Increasingly, she felt a burden. She prized what remained of her independence and hated making a fuss. None of this came easily to her. In her youth, she'd done remarkable things like serving as a volunteer fire warden during the Blitz around St Paul's Cathedral. She'd known the tough times and faced them all with a quiet stoicism.
The days before she died were terrible to watch. By then, each breath had become painful, and talking a struggle. It hurts beyond words to see someone you love in that state.
I'll always remember the last time we saw each other. I went to see her in hospital. I held her hand and we spoke a little. I kissed her cheek as I left. She whispered, 'we've been great pals, haven't we?' We had.
Tomorrow, I'll cast my vote on the Assisted Dying Bill.
The legislation lacks basic safeguards. It would allow patients with anorexia to end their life without telling their families. The representative bodies of Pathologists, Psychiatrists, and Palliative doctors all oppose it. Our courts are bound, under human rights challenges, to expand eligibility yet further.
The safeguards our courts were supposed to provide when the Bill was first proposed, and which I warned at the time were utterly impractical to deliver, have been stripped out altogether.
Then there is the matter of how hard it is to predict when someone might die. This law is meant to only apply to those with less than six months less to live. But speak to any doctor and they'll tell you just how hard that is to predict.
The doctors told my Nana that she had just a short while left. They were wrong, like they are in many cases. She lived for almost a decade until her death at the grand old age of 94. With assisted dying legalised, inevitable mistakes like this would be too terrible to contemplate.
But for me, it's the examples around the world where assisted dying is legal that prove it's a bad idea. In Oregon, under 30 per cent of the patients dying by assisted dying do so because they're in physical pain. The overwhelming majority die because they fear 'losing autonomy' or feel a 'burden on family, friends and caregivers.' These numbers are the same just about everywhere data is collected.
That fills me with dread. My Nana felt like she was a burden. I know how much she hated the indignity she felt at having to ask my Mum or us to help her with basic needs.
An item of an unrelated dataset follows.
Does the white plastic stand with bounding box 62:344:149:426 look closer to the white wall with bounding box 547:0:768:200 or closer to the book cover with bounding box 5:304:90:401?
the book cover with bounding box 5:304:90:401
People like her, and there are many such people, may consider an assisted death as another act of kindness to us. How wrong they would be.
It's easy to make laws that work for 80 per cent of people. It's very hard to make them work for everyone. It's Parliament's role to represent that minority, but the Assisted Dying Bill leaves them exposed.
There will be people – we all know them in our lives – who are shy, who have low self-esteem, who have demons within them who will feel societal pressure to end their life early. I know plenty of these people. They are often poor. They are vulnerable. They are lonely.
Parliament must be their protector. But this Bill fails to uphold that duty. Thousands of people will lose months, if not years, of their life to avoid causing hassle for their family. Thousands more will be haunted by the thought of whether they should do so too. If it wasn't obvious from the data, we know it instinctively.
Our society pays little regard to end of life care. We need to do much more as a country to help the elderly, like my Nana, in their final years. But my experience has taught me that there can be dignity in death, and that even in someone's twilight years, there is joy to be extracted from life.
So tomorrow, I'll be voting no. And, as I do so, I'll be thinking of my great pal – my Nana, Dorothy.